Rino Borini, Inhaber von Scarossa sowie des Lokals House of Satoshi an bester Lage an der Zürcher Ausgehmeile, räumt auf eindrückliche Art und Weise zahlreiche Vorurteile zum Bitcoin aus dem Weg.

Einige dieser (Vor-) Urteile lassen sich jedoch nur schwer ausräumen. Dazu gehören zum Beispiel die limitierte Anzahl der Transaktionen oder die User Experience bei selbst gehaltenen Bitcoins. Das eine wie das andere ist Fakt.

Glücklicherweise entwickelt sich der Bitcoin auch bei diesen Defiziten weiter. Zum Beispiel mit dem Bitcoin-Lightning-Netzwerk, einer Technologie welche hunderttausende von Transaktionen pro Sekunde ermöglicht und somit den Bitcoin als Basistechnologie festigen kann.
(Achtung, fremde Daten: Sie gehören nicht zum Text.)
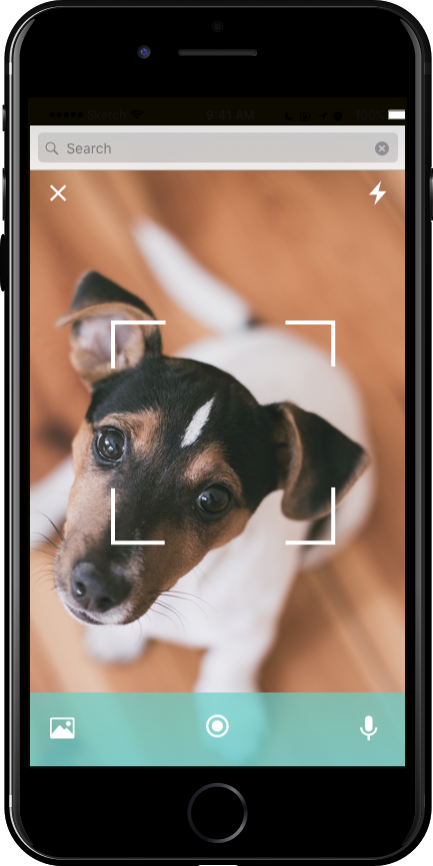 Dog Photo Mode.png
Borini empfiehlt, jede und jeder solle sich mit Bitcoin auseinandersetzen, um das Phänomen Bitcoin in Funktion und Auswirkungen zu verstehen. Falls man danach – genauso wie Borini – vom Potenzial überzeugt wäre, wäre es nicht falsch, meint der Experte, sich auch regelmässig ein paar Bitcoin-Bruchteile zuzulegen. 

Fazit

Das Swiss Payment Forum 2024 war eine ausgezeichnete Gelegenheit, um aktuelle und zukünftige Entwicklungen im Zahlungsverkehr besser zu verstehen. Die Organisation war gut durchdacht, weil sie einen smarten Mix bot aus dem Füttern des Hirn mit Fachbeiträgen, in den Pausen dem Füttern des Magens und des Netzwerks aber auch dem Füttern der Seele.

Die emotionale und eindrückliche Keynote zu allen drei Fütterungs-Aspekten kam von Florian Astor, dem Gründer des Startups Campo Golf. Er demonstrierte eindrücklich, wie er 8'500 Kilometer zu Fuss ging und 250 Nächte im Zelt verbracht hat. Weil, so Astor, digitale Transformation und notwendige Innovation nur gelingen kann durch Kulturwandel und mit Offenheit und Flexiblität im Unternehmen.

Dazu gehört, die eigene Komfortzone zu verlassen, verordnete Ziellosigkeit zu üben und auch mal unterwegs zu "überleben", um wesentliche Skills für kreatives, flexibles und agiles Arbeiten zu gewinnen.

Für die Agenda: das nächste Swiss Payment Forum findet am 17. und 18. November 2025 in Zürich statt.